Surprisingly, many startups don’t consider security a key priority and are often forced to address it when it becomes too late. While there are several priorities when it comes to securing big contracts, if your company’s existing security program doesn’t meet expectations when faced with an inquisition by a prospect’s security and privacy team, the deal may be dead.
If high growth companies selling into the enterprise or highly regulated industries don’t take security seriously from day one, it will cost them BIG – as in lost business, and lost trust, making it incredibly hard to recover.
So why overlook security when it could jeopardize big client wins? Maybe it’s overconfidence in what is already in place, or a cavalier attitude because your company uses “third party apps with security protocols”. Or maybe it’s due to a lack of understanding of just how important having a strong security approach is when selling to enterprise companies. Hackers are increasingly targeting supply chains, knowing that lax security postures in vendors give them an easy backdoor into bigger companies. Sometimes, startups simply think they have the right certifications, tests, or standards in place – until they receive a lengthy questionnaire from a client asking them to explain their security policies, only to realize they can’t.
At the root of the problem are several misconceptions about security. Here are five of the most common misconceptions, along with a reality check to reset your company’s security mindset:
Misconception 1: cybersecurity is a technology issue
- Reality check: Cybersecurity is the responsibility of every team member: from the founder who sets a security-minded tone, to the teams that implement the policies, to the new employee choosing a password. Security is the tools, tasks, and routine activities each team member does every day to protect the company.
Misconception 2: our application is built on a cloud service, so we’re secure
- Reality check: You need to take ownership of your security, and can’t rely on someone else’s policies to cover your own. Your team is accountable for your data, so you need to be responsible for how you use your cloud service, who has access, and how you set up your policies around cloud usage.
Misconception 3: we can get by with the bare minimum for security
- Reality check: A hacker will find a way to get in, especially if your security is at the bare minimum. That, or a regulator may flag you for not being compliant. Be proactive in putting standards in place and adhering to data regulations before anyone comes asking about them.

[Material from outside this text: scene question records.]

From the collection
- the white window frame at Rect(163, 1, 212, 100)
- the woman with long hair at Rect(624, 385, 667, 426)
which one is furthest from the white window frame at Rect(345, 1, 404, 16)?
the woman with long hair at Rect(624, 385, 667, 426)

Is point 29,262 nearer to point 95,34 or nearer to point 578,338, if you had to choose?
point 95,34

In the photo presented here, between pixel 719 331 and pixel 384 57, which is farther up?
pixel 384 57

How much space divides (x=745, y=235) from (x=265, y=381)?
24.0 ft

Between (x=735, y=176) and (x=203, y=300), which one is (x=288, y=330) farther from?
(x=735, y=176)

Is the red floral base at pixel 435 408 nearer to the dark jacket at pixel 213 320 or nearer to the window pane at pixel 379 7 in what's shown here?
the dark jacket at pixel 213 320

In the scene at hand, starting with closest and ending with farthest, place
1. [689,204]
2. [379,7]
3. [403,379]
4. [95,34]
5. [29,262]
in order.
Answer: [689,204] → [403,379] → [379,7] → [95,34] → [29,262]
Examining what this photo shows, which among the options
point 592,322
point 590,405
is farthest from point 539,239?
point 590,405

Misconception 4: we can focus on security later
- Reality check: Putting security off until later means your company is vulnerable now. It will also result in a ton of security debt; meaning at some point, you’re going to have to pay for cutting corners. The time to start thinking about security is when you start building the company, so that you can incorporate security into the culture and policies from the very beginning.
Misconception 5: we don’t need a penetration test
- Reality check: A penetration test, or pen test, simulates a hack to your system, which can reveal blind spots and vulnerabilities you might be missing. It also allows you to stress test your systems to see if they will hold up against an attack.
What you can do
If any of these common misconceptions ring true for you and your organization, don’t panic. There are practical things you can do today to strengthen your company’s security posture, and lay the foundation for a robust information security and privacy program. The top five include:
- Implement security meetings: Start with a meeting to reposition the culture of your company. As mentioned above, security isn’t just a tech issue or an issue for a specific team, rather it should be a focus for everyone. Get key team leaders together to assess what your systems are, what risks you’re facing, and what plans you need to put in place going forward.

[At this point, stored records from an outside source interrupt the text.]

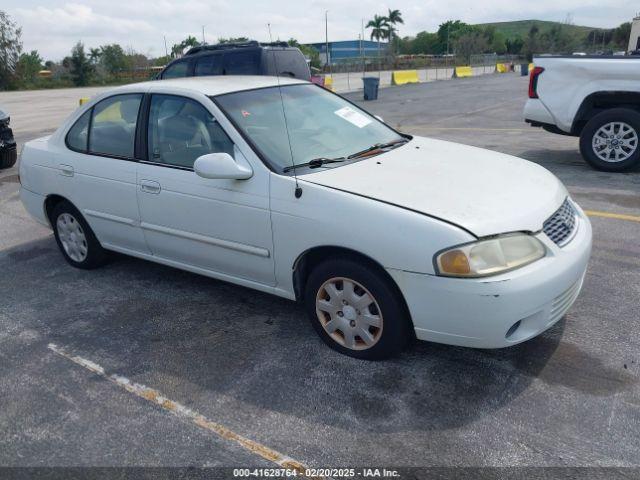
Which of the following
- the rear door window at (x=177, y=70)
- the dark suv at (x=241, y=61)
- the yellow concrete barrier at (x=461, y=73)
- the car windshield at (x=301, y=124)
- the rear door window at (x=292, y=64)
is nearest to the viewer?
the car windshield at (x=301, y=124)

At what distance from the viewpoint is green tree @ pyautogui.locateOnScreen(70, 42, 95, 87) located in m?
51.7

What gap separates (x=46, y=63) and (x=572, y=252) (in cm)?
7854

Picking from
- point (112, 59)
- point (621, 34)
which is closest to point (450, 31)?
point (621, 34)

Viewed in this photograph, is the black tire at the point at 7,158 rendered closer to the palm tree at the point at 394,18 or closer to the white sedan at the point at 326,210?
the white sedan at the point at 326,210

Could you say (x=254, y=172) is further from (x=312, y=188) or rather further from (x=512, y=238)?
(x=512, y=238)

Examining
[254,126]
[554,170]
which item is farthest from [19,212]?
[554,170]

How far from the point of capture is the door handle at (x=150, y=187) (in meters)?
3.98

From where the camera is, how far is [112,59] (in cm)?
6228

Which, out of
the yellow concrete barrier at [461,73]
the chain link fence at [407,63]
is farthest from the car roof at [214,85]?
the chain link fence at [407,63]

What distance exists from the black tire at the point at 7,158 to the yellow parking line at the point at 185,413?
7.25m

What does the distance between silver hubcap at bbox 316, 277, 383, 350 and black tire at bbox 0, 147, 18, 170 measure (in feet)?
27.7

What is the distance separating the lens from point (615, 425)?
2680mm

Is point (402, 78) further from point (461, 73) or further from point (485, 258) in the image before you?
point (485, 258)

- Practice proactive compliance: Next, make sure you are compliant with all frameworks and regulations, including any industry-specific or regional standards. Don’t wait until the regulators flag you for non-compliance. Be proactive in implementing the standards you need and be sure to also include any standards your clients use so that you’re on the same level as their security.
- Review your strategy: Create a thorough set of policies and procedures, and ensure each department knows their roles and policies regarding customer data. Be clear about what to do in the case of an incident. If the policies and procedures aren’t already documented somewhere, make that a priority.
- Inventory your assets: Take an inventory of your hardware and software assets to know what you have, and what you need to upgrade. Don’t only think about what hardware needs to be updated, but who has access to it. Is there any hardware that’s been forgotten about that could be an entry point for hackers? Is your software up to date, or does any of it need to be uninstalled?
- Ask for advice: As you build your company’s security program, ask colleagues and vendors for advice, and seek out security experts to help you sort out your approach. Don’t be afraid to outsource security tasks to trained experts as well.
While misconceptions can be changed through awareness and education, breaches and hacks can’t be taken back, and trust is nearly impossible to regain as a young organization. By reassessing your company’s security mindset, policies, and procedures, you can take steps today to focus on the right things when it comes to protecting yourself and your clients. The sooner you embed security and privacy into the very DNA of your organization, the more quickly and effectively you can drive your business forward.